Медленно вошли они в огромный кабинет, уставленный книгами и увешанный картинами. Все вещи были на своих местах, кроме портрета маркиза; этот портрет, переломив державший его гвоздь, сорвался со стены и лежал на полу; холст на месте головы был разорван.
Аббат показал управляющему на портрет и перевел дух.
— Вот причина вашего страха, — сказал он.
— Да, что касается шума, — ответил управляющий, — но эти жалобы, которые мы слышали? Разве их издавал портрет?
— Действительно, — сказал монах, — мы слышали стоны.
— А что на этом столе? — внезапно воскликнул Бонбонн.
— Что? Что такое на этом столе? — спросил аббат.
— Только что погашенная свеча, — сказал Бонбонн, — это свеча — она еще дымится! И пощупайте эту палочку сургуча — она даже не остыла.
— Правда, — сказали оба свидетеля происшествия, похожего на чудо.
— И вот печатка, — продолжал управляющий, — господин маркиз носил ее на часовой цепочке, а вот запечатанный конверт, адресованный нотариусу.
Аббат, ни жив ни мертв, упал на стул: у него не было сил бежать.
Монах остался стоять, не обнаруживая страха, с видом человека, равнодушного к делам этого мира; он пытался проникнуть в загадку, причины которой не знал и действие которой видел, не понимая, однако, ее цели.

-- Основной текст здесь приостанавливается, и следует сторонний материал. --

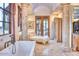 Bright bathroom featuring a soaking tub and seating area at 9547 N 55Th St, Paradise Valley, AZ 85253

Тем временем управляющий — ему придала храбрости его преданность — переворачивал одну за другой страницы завещания, которое он изучал накануне со своим хозяином.

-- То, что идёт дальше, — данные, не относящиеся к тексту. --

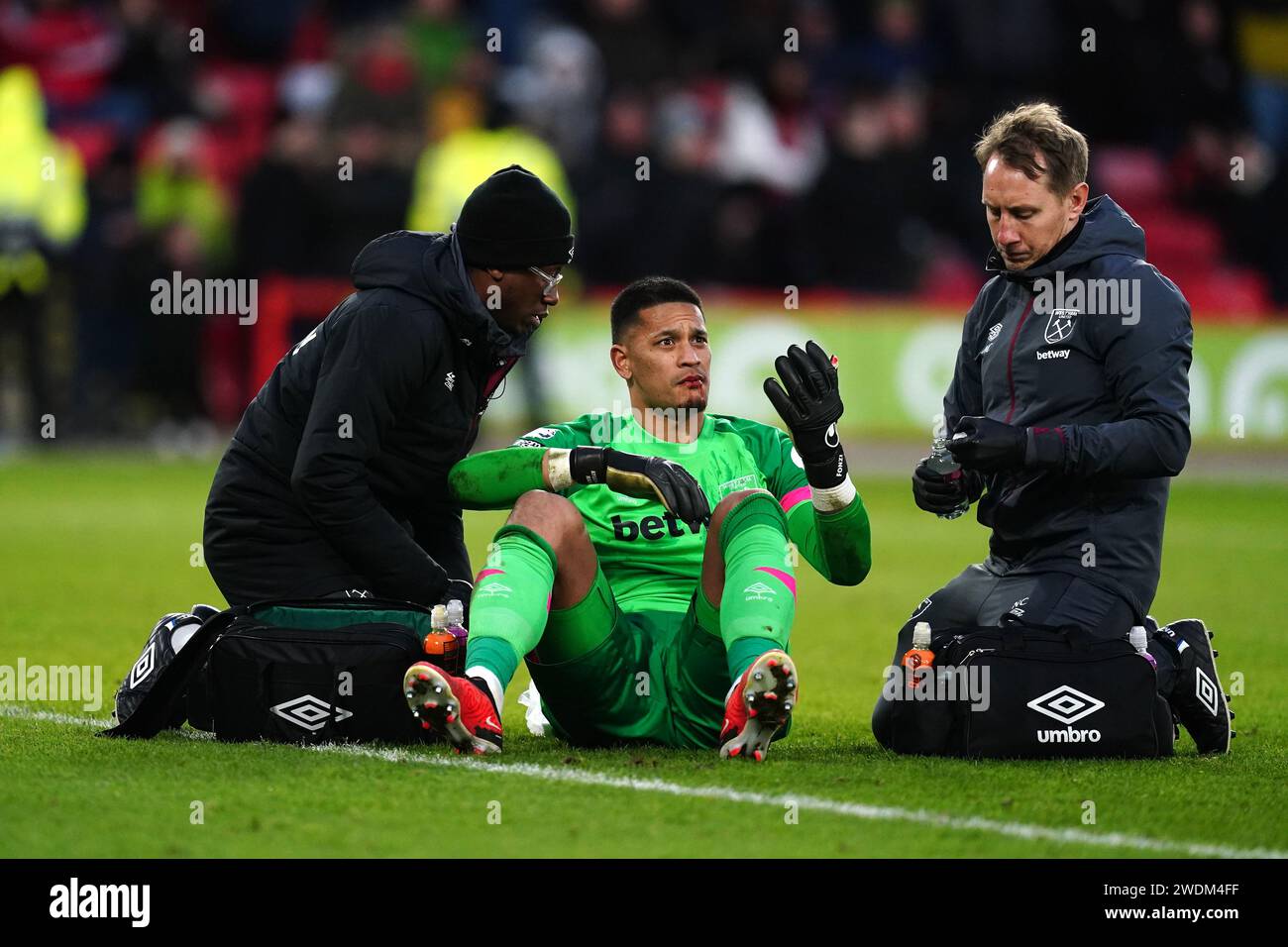 West Ham United goalkeeper Alphonse Areola receives treatment for an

Когда он дошел до последней страницы, лоб его покрылся холодным потом.
— Завещание подписано, — прошептал он.
Аббат подскочил на стуле, монах склонился над столом; управляющий смотрел то на того, то на другого.
Трое мужчин на мгновение замолчали, и безмолвие это было страшным; даже самый смелый из них чувствовал, что у него волосы встают дыбом.
Наконец взгляды всех троих вновь обратились к завещанию.
К нему была добавлена приписка; чернила, которыми она была сделана, еще не успели высохнуть.